Problem details:
Identify the line that contains "What distance do (503,1122)" in the material. Output it and every line after it, unchanged, through the end.

Entries shown:

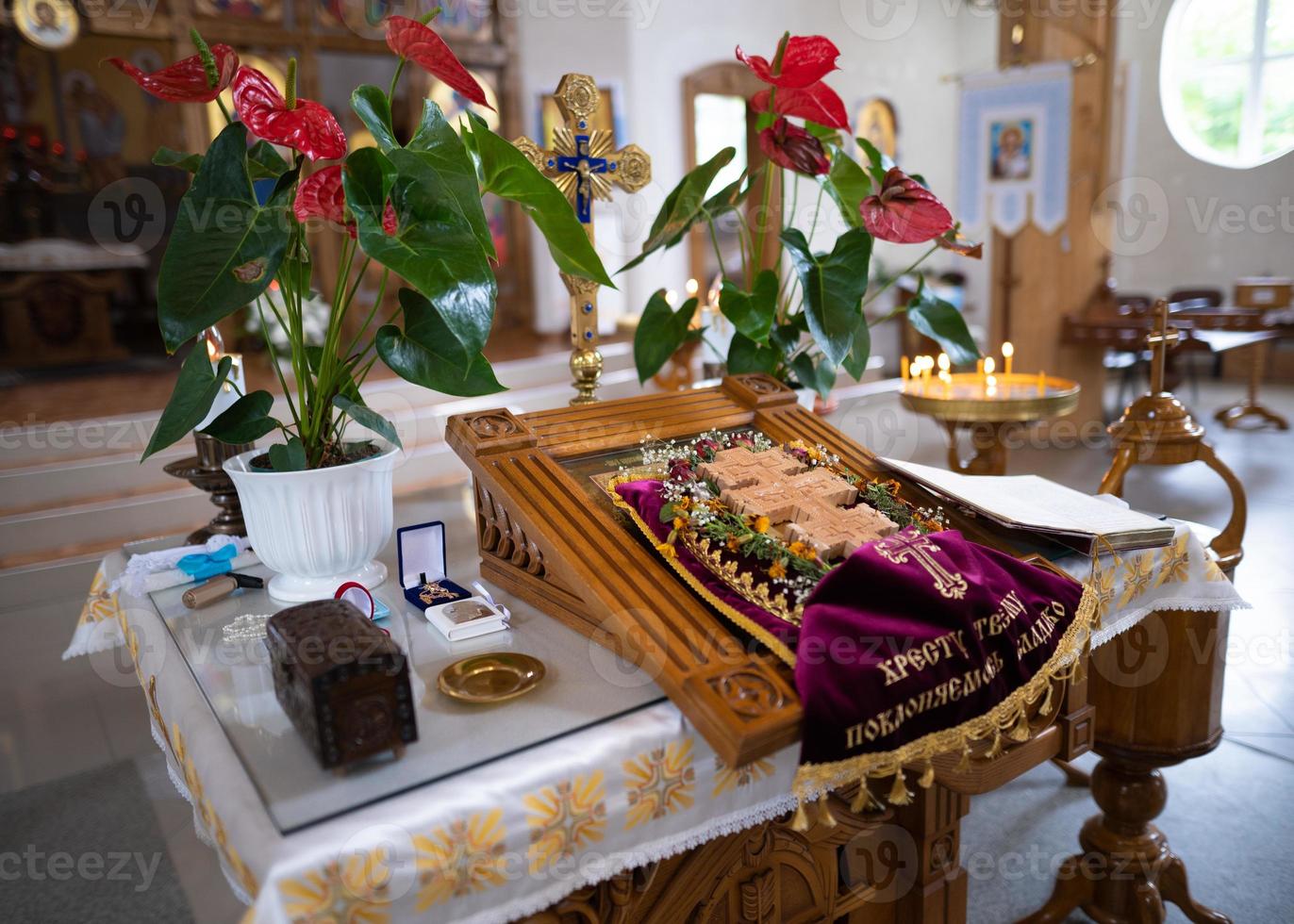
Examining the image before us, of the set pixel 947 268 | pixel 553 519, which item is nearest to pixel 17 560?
pixel 553 519

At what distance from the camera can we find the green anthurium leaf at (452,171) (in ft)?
3.74

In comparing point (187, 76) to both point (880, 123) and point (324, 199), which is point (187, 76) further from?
point (880, 123)

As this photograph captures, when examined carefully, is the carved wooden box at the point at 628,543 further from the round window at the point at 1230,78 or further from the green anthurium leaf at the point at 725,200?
the round window at the point at 1230,78

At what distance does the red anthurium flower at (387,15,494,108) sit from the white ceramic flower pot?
554 millimetres

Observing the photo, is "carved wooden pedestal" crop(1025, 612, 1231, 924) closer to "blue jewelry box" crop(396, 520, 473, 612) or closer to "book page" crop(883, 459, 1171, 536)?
"book page" crop(883, 459, 1171, 536)

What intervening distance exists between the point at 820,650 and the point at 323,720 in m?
0.53

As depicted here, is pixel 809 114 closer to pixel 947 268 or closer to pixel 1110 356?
pixel 1110 356

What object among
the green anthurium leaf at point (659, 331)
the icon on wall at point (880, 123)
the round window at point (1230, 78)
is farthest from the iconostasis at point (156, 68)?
the round window at point (1230, 78)

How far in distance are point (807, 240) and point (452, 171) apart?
0.96 m

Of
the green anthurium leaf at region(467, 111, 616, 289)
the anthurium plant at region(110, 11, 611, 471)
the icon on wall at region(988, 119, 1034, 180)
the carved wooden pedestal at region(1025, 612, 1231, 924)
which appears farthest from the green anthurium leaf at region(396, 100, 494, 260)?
the icon on wall at region(988, 119, 1034, 180)

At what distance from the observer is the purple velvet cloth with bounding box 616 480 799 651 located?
1.11 m

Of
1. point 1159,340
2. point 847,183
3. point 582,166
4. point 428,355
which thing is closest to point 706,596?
point 428,355

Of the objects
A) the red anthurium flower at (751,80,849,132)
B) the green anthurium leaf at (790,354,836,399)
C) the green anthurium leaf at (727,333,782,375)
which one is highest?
the red anthurium flower at (751,80,849,132)

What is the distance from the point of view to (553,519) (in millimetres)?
1294
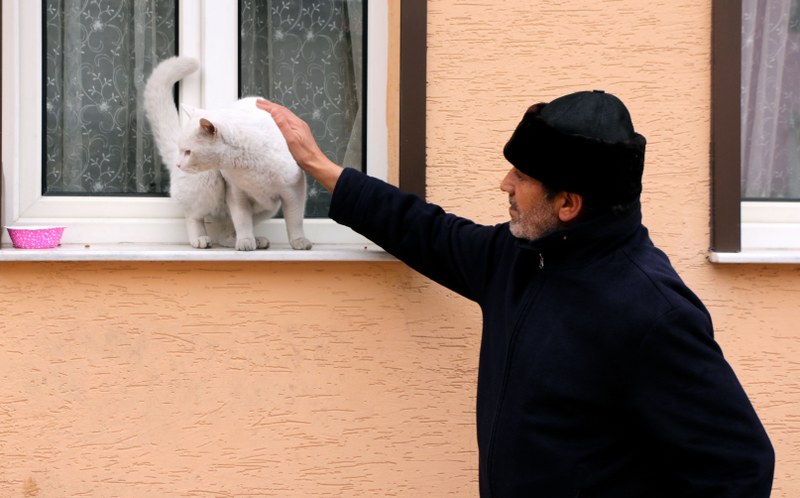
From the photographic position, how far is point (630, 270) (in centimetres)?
179

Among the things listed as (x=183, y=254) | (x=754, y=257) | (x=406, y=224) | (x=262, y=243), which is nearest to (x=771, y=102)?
(x=754, y=257)

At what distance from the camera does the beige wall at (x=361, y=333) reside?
8.38ft

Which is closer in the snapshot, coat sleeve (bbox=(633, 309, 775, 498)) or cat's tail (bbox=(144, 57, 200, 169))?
coat sleeve (bbox=(633, 309, 775, 498))

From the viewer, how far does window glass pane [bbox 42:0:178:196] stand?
9.42 ft

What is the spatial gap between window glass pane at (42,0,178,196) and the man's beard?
1412 millimetres

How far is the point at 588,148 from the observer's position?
1.74 metres

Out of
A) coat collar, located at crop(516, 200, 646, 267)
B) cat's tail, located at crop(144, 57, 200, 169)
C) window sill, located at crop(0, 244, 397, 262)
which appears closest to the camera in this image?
coat collar, located at crop(516, 200, 646, 267)

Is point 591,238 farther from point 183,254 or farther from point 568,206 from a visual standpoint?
point 183,254

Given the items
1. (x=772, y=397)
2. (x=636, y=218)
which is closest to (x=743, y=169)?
(x=772, y=397)

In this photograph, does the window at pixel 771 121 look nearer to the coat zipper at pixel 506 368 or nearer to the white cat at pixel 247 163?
the coat zipper at pixel 506 368

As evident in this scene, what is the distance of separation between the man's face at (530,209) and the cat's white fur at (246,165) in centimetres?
81

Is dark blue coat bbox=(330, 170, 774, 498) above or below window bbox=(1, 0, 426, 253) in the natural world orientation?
below

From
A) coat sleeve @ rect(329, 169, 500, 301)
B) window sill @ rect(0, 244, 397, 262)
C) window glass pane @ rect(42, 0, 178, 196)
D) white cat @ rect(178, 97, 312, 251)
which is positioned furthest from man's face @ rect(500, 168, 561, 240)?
window glass pane @ rect(42, 0, 178, 196)

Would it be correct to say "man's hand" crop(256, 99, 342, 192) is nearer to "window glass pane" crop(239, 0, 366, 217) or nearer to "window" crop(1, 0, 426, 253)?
"window" crop(1, 0, 426, 253)
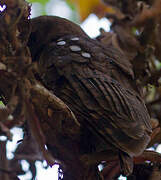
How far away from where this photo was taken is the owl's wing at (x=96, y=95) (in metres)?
2.07

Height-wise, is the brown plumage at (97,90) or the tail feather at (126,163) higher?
the brown plumage at (97,90)

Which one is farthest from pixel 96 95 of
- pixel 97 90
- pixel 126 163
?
pixel 126 163

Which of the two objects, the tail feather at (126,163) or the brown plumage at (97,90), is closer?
the tail feather at (126,163)

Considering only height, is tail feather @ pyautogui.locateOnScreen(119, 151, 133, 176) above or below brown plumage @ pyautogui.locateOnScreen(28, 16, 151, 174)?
below

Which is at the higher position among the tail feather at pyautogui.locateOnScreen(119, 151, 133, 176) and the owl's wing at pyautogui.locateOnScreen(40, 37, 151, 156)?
the owl's wing at pyautogui.locateOnScreen(40, 37, 151, 156)

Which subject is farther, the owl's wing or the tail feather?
the owl's wing

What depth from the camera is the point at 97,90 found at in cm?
231

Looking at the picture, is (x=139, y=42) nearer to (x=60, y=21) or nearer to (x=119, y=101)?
(x=60, y=21)

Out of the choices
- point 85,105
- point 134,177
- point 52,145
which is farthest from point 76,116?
point 134,177

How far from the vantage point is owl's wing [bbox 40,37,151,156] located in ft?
6.79

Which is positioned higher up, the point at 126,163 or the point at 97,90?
the point at 97,90

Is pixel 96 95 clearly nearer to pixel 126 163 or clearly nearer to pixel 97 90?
pixel 97 90

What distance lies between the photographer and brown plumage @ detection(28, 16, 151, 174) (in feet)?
6.81

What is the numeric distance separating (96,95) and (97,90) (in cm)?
5
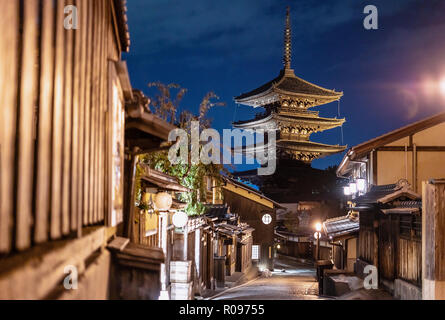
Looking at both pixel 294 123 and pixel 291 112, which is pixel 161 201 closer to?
pixel 294 123

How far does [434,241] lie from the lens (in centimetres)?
1089

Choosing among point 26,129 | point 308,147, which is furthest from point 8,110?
point 308,147

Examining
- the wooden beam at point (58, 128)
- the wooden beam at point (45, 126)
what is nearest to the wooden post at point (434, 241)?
the wooden beam at point (58, 128)

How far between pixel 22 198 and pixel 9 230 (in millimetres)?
233

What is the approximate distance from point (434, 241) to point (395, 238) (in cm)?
628

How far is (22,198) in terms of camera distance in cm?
308

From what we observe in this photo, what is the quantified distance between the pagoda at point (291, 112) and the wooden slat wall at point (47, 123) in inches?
1592

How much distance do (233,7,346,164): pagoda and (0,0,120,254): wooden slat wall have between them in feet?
133

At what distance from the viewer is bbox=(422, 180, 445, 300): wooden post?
1073 centimetres

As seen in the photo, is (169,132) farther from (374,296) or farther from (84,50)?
(374,296)

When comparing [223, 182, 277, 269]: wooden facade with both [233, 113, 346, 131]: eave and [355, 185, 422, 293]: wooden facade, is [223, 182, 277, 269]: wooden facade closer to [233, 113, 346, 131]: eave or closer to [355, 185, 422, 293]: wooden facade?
[233, 113, 346, 131]: eave

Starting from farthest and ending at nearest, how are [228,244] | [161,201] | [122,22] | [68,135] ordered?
[228,244], [161,201], [122,22], [68,135]

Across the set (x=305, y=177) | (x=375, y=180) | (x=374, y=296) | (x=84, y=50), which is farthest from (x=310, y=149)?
(x=84, y=50)

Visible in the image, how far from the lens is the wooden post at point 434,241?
10.7 meters
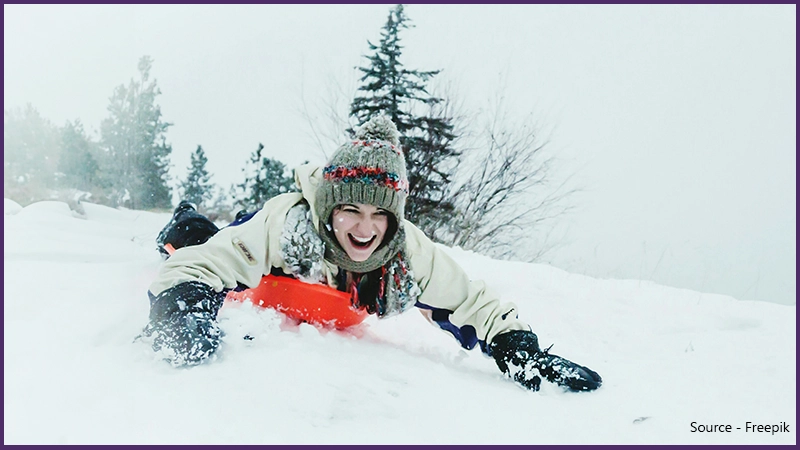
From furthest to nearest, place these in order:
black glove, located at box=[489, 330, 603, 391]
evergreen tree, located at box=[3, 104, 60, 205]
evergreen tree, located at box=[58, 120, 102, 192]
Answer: evergreen tree, located at box=[58, 120, 102, 192], evergreen tree, located at box=[3, 104, 60, 205], black glove, located at box=[489, 330, 603, 391]

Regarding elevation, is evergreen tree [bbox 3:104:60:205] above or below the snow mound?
above

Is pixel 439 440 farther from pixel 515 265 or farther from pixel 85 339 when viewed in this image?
pixel 515 265

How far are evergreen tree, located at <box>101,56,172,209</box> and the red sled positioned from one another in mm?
13350

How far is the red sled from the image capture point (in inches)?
78.4

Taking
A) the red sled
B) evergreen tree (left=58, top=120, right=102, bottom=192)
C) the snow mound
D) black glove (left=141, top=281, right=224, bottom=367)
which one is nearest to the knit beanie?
the red sled

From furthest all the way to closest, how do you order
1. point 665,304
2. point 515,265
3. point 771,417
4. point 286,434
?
point 515,265
point 665,304
point 771,417
point 286,434

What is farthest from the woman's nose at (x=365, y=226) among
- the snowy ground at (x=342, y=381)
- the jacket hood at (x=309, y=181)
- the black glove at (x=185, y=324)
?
the black glove at (x=185, y=324)

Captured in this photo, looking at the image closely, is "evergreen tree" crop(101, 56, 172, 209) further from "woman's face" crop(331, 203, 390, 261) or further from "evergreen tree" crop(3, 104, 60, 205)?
"woman's face" crop(331, 203, 390, 261)

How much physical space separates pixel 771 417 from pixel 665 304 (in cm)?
170

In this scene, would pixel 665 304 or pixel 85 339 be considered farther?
pixel 665 304

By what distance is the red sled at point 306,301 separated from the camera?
199cm

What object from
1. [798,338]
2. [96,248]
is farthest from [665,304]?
[96,248]

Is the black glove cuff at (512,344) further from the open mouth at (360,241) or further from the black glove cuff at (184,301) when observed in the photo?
the black glove cuff at (184,301)

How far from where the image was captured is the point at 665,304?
311 centimetres
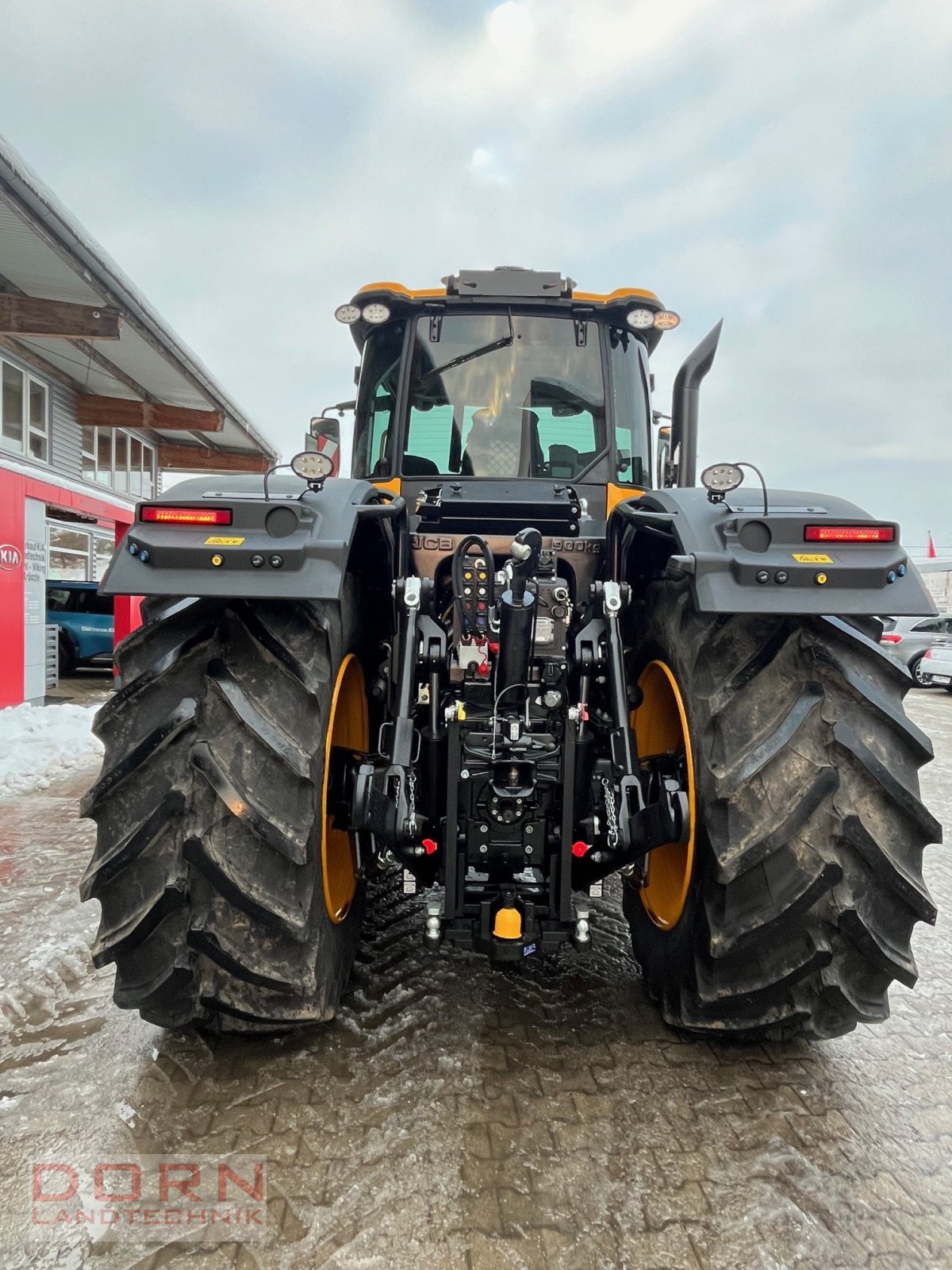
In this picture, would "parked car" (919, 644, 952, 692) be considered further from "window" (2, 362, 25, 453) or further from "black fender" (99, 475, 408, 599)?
"window" (2, 362, 25, 453)

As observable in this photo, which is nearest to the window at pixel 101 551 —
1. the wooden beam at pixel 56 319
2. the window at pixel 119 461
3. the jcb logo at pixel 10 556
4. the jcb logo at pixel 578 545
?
the window at pixel 119 461

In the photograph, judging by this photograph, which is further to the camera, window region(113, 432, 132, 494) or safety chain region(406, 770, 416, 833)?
window region(113, 432, 132, 494)

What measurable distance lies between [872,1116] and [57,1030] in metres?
2.39

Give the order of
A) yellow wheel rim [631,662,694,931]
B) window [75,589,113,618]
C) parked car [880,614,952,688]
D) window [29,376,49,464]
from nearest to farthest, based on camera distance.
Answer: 1. yellow wheel rim [631,662,694,931]
2. window [29,376,49,464]
3. window [75,589,113,618]
4. parked car [880,614,952,688]

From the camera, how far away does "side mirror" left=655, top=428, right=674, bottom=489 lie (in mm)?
3361

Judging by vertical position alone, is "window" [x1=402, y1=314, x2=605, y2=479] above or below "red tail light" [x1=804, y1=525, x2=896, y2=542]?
above

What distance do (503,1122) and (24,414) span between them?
41.0ft

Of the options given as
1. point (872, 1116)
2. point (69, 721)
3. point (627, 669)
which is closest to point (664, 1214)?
point (872, 1116)

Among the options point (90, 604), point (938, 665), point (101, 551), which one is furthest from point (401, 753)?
point (101, 551)

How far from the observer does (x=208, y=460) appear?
17.3m

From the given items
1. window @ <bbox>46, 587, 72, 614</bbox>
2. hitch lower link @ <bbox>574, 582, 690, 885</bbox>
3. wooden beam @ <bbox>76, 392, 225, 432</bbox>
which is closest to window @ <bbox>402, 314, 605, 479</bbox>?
hitch lower link @ <bbox>574, 582, 690, 885</bbox>

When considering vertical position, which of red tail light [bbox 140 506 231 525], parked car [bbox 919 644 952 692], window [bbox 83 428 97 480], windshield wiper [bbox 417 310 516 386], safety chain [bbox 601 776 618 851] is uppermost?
window [bbox 83 428 97 480]

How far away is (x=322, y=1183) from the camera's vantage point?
178cm

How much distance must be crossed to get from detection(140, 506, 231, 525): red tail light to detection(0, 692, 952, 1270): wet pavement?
5.03 feet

Correct result:
What distance do (503,1122) and (24,414) span between them?
41.0ft

Of the options given as
1. point (872, 1116)
2. point (69, 721)
3. point (627, 669)
which is closest to point (664, 1214)?
point (872, 1116)

Among the options point (90, 604), point (938, 665), point (101, 551), which one is furthest from point (401, 753)?
point (101, 551)

How far from the observer does (x=208, y=460) appear?
17.3m

From the given items
1. window @ <bbox>46, 587, 72, 614</bbox>
2. hitch lower link @ <bbox>574, 582, 690, 885</bbox>
3. wooden beam @ <bbox>76, 392, 225, 432</bbox>
which is closest to window @ <bbox>402, 314, 605, 479</bbox>?
hitch lower link @ <bbox>574, 582, 690, 885</bbox>

When considering vertical position, which of red tail light [bbox 140 506 231 525], parked car [bbox 919 644 952 692], window [bbox 83 428 97 480], windshield wiper [bbox 417 310 516 386], safety chain [bbox 601 776 618 851] is uppermost?
window [bbox 83 428 97 480]

How far away is (x=322, y=1183) from the camera's vantage point?
178cm

How much distance must be crossed to get from detection(140, 506, 231, 525): red tail light to detection(0, 692, 952, 1270): wet pavement?
5.03 feet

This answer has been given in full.